I bet you could skip 1/2 the Vactrol and tape an LDR pointing to the screens ... and I'm *barely* kidding here.
Try it the next Glasgow winter when you are bored stuck in your house.

There are a couple of subtleties in this. First, the primary inductance isn't carrying the load current. The primary current at idle is probably 95+% going into the rectifiers, heaters and idle loads. The primary inductance is an idealization of the reality that you have to pay with some electrical power to set up the M-field in the iron. Once the field is set up in the core, the core's M-field causes an voltage in the primary windings that keeps the current into just the iron part down to a few percent of the full load current. You can find this current by running the transformer with only the primary connected; the no-load current is one thing that transformer makers sometimes do specify. In really good ones, the no-load current may be down in the 1-2% range.

— Dataset content —
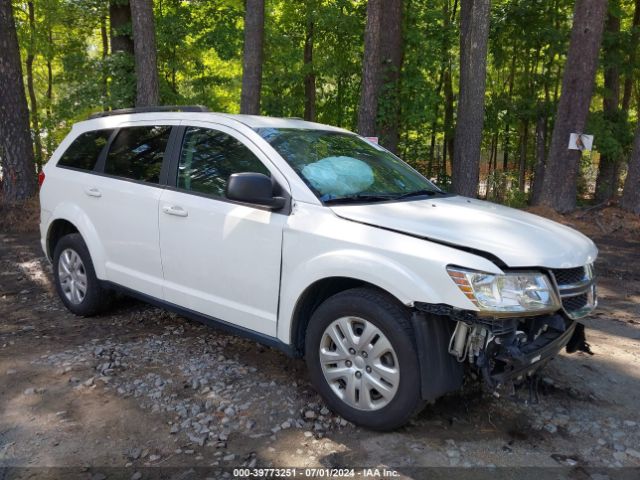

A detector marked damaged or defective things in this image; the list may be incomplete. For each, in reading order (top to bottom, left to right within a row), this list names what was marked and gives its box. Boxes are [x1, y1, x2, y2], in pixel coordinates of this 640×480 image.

cracked headlight [448, 266, 556, 316]
front-end collision damage [412, 302, 592, 400]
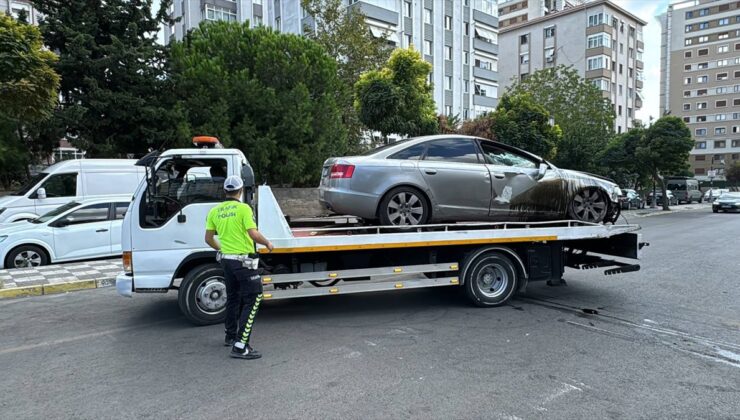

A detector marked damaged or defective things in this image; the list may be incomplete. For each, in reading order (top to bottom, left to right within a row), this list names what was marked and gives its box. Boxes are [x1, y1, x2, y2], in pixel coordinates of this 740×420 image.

— To do —
a: Summarize the transformer post in two sentences.
b: Extend the transformer post from the point where it stops.
The listing above comes from a different source than the transformer post.

— Responses to the tasks —
a: The post jokingly suggests replacing half of a Vactrol with an LDR taped so it points at the screens, as a project for a bored Glasgow winter. It then explains that the primary inductance doesn't carry the load current and only a few percent of full-load current goes into setting up the field in the iron, a no-load current you can measure by running the transformer with only the primary connected and which can be as low as 1-2% in really good transformers.

b:
Stay with me for a minute. The primary current sets up the M-field in the core, which in turn sets up the counter-voltage which keeps the current down in the primary. When you pull current out through a secondary, this removes some of the counter-voltage, and that lets in just enough current to supply the secondary's needs. A secondary load gets power by removing some of the magnetic props keeping it limited in the core. The actual M-field in the core and the primary current causing it stays remarkably constant. The current to power a secondary load flows through the magnetic field, but doesn't change the size of the M-field much.

In effect, the only current the core *ever* sees is the magnetizing current. The rest of the secondary loading passes through without changing the core conditions much.

So your 1/2A at idle isn't really in the primary inductance. It's passing through to the rectifiers, heater, etc. and when you turn off the power switch, the secondary load, which is already sucking out 50 times the stored energy in the primary happily sucks out the remaining primary inductance field.

I can hear several thought-streams of readers of this going "butbutbutbut" and "satuation... saturation... saturation". We'll get to that.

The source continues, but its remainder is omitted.